Invité jabial Posté 8 novembre 2007 Signaler Posté 8 novembre 2007 Tout ça ne me dit rien sur la cause du chômage en Tunisie. Ce serait pourtant très intéressant.
jmserigny Posté 9 novembre 2007 Signaler Posté 9 novembre 2007 La tunisie est une dictature politique, mais que ce passerait'il si la pression se relâchait et laisserait ainsi la porte ouverte aux islamistes? Autrement dit n'est elle pas le moindre mal, en espérant qu'il soit le plus court possible ?
Rincevent Posté 9 novembre 2007 Signaler Posté 9 novembre 2007 La tunisie est une dictature politique, mais que ce passerait'il si la pression se relâchait et laisserait ainsi la porte ouverte aux islamistes? C'est quelque chose que j'entends souvent, et j'aimerais justement entendre l'opinion de Chitah à ce sujet. A priori, j'ai tendance à croire que rien n'interdirait à Zaba de permettre la plupart des libertés économiques et une bonne part des libertés civiles, si il tenait juste à supprimer la liberté politique. Mais si j'ai bien compris, le clan Ben Ali (lui, sa coiffeuse de femme, ses filles, ses gendres, ses protégés et toute la smala) se goinfre allégrement et de toutes les manières imaginables.
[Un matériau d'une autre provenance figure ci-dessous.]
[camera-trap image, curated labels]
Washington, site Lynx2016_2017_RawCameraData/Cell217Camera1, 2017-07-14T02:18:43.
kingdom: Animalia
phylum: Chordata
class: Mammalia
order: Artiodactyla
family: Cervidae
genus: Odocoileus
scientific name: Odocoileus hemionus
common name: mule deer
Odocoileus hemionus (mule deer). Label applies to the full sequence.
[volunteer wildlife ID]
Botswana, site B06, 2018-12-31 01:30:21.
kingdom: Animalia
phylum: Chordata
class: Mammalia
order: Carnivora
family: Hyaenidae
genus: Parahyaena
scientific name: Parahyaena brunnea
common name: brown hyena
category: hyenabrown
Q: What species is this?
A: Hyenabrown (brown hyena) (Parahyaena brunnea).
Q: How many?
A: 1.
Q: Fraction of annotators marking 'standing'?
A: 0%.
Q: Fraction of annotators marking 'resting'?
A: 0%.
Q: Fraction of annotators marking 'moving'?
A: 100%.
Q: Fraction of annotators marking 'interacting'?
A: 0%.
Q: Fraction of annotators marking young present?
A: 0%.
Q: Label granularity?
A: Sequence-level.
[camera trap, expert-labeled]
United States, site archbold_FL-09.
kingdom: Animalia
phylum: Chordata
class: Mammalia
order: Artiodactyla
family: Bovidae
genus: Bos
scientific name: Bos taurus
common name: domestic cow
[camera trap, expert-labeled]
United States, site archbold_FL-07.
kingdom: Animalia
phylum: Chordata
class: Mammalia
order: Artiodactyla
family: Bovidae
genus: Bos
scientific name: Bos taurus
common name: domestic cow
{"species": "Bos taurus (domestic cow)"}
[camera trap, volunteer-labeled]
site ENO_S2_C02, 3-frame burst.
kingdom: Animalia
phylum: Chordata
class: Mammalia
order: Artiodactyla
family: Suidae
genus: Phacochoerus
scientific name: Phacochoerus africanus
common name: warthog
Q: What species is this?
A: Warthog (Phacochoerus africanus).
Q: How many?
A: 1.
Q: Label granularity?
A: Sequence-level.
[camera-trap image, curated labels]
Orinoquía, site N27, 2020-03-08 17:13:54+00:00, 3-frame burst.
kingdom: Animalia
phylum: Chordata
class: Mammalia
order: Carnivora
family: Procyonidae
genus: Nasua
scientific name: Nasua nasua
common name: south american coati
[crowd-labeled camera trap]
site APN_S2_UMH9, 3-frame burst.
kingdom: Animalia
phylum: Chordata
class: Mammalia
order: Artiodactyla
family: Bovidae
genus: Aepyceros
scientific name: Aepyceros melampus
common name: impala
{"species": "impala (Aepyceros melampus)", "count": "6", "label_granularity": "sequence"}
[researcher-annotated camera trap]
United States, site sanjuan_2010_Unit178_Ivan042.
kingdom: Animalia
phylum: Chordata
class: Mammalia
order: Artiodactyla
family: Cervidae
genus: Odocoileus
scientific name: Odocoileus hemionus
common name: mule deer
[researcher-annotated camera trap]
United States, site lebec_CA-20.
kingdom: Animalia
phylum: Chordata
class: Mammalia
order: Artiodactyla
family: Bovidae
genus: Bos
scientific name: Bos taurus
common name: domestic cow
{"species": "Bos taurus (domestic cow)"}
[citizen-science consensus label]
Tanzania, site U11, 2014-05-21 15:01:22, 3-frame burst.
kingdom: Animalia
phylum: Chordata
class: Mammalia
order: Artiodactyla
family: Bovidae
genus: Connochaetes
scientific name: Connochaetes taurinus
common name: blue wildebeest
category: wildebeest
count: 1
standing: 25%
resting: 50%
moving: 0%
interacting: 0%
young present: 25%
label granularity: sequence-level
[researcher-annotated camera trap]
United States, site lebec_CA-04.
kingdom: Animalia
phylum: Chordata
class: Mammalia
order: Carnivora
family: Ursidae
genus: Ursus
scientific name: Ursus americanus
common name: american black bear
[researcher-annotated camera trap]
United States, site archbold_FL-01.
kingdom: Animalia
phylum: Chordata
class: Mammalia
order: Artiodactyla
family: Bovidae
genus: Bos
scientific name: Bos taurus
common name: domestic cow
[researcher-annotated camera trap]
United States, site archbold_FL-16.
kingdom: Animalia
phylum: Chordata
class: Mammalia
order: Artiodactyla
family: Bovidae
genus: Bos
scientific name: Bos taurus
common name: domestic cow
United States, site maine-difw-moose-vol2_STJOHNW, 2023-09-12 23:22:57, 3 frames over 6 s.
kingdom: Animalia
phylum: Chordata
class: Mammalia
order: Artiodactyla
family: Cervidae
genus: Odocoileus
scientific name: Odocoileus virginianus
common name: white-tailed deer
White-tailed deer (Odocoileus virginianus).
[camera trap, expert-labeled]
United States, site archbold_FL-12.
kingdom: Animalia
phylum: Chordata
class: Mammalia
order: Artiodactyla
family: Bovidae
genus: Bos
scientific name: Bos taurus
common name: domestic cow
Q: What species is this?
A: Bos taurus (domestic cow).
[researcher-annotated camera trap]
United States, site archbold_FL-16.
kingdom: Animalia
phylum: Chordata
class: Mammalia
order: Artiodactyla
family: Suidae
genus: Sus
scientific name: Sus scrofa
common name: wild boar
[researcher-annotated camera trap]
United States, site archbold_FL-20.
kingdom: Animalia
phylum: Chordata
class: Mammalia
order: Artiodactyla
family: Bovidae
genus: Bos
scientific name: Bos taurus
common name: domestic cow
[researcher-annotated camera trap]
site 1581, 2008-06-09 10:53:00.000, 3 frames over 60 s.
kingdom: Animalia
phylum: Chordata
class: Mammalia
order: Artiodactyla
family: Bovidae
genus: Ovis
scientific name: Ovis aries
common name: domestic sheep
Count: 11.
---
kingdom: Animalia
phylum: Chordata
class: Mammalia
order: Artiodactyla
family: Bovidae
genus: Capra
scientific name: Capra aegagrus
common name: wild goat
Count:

Chitah Posté 10 novembre 2007 Auteur Signaler Posté 10 novembre 2007 C'est quelque chose que j'entends souvent, et j'aimerais justement entendre l'opinion de Chitah à ce sujet. A priori, j'ai tendance à croire que rien n'interdirait à Zaba de permettre la plupart des libertés économiques et une bonne part des libertés civiles, si il tenait juste à supprimer la liberté politique. Mais si j'ai bien compris, le clan Ben Ali (lui, sa coiffeuse de femme, ses filles, ses gendres, ses protégés et toute la smala) se goinfre allégrement et de toutes les manières imaginables. C'est une légende cette menace islamiste, le parti Ennhada (dit islamiste, mais c'est à peu près l'équivalent des démocrates chrétiens en Europe) est un tout petit truc, qui a dû faire même pas 10% aux élections de 89 quand ce parti était autorisé. D'autant que c'est un parti qui n'a strictement rien à voir avec le FIS algérien. Maintenant, il n'est plus autorisé ce parti, et Amnesty international dénonce les emprisonnement massifs en Tunisie, qui est un des pays qui compte le plus de détenus politiques par habitants. Et pour le reste, la racaille autour de Ben Ali se gave effectivement dans des proportions hallucinantes.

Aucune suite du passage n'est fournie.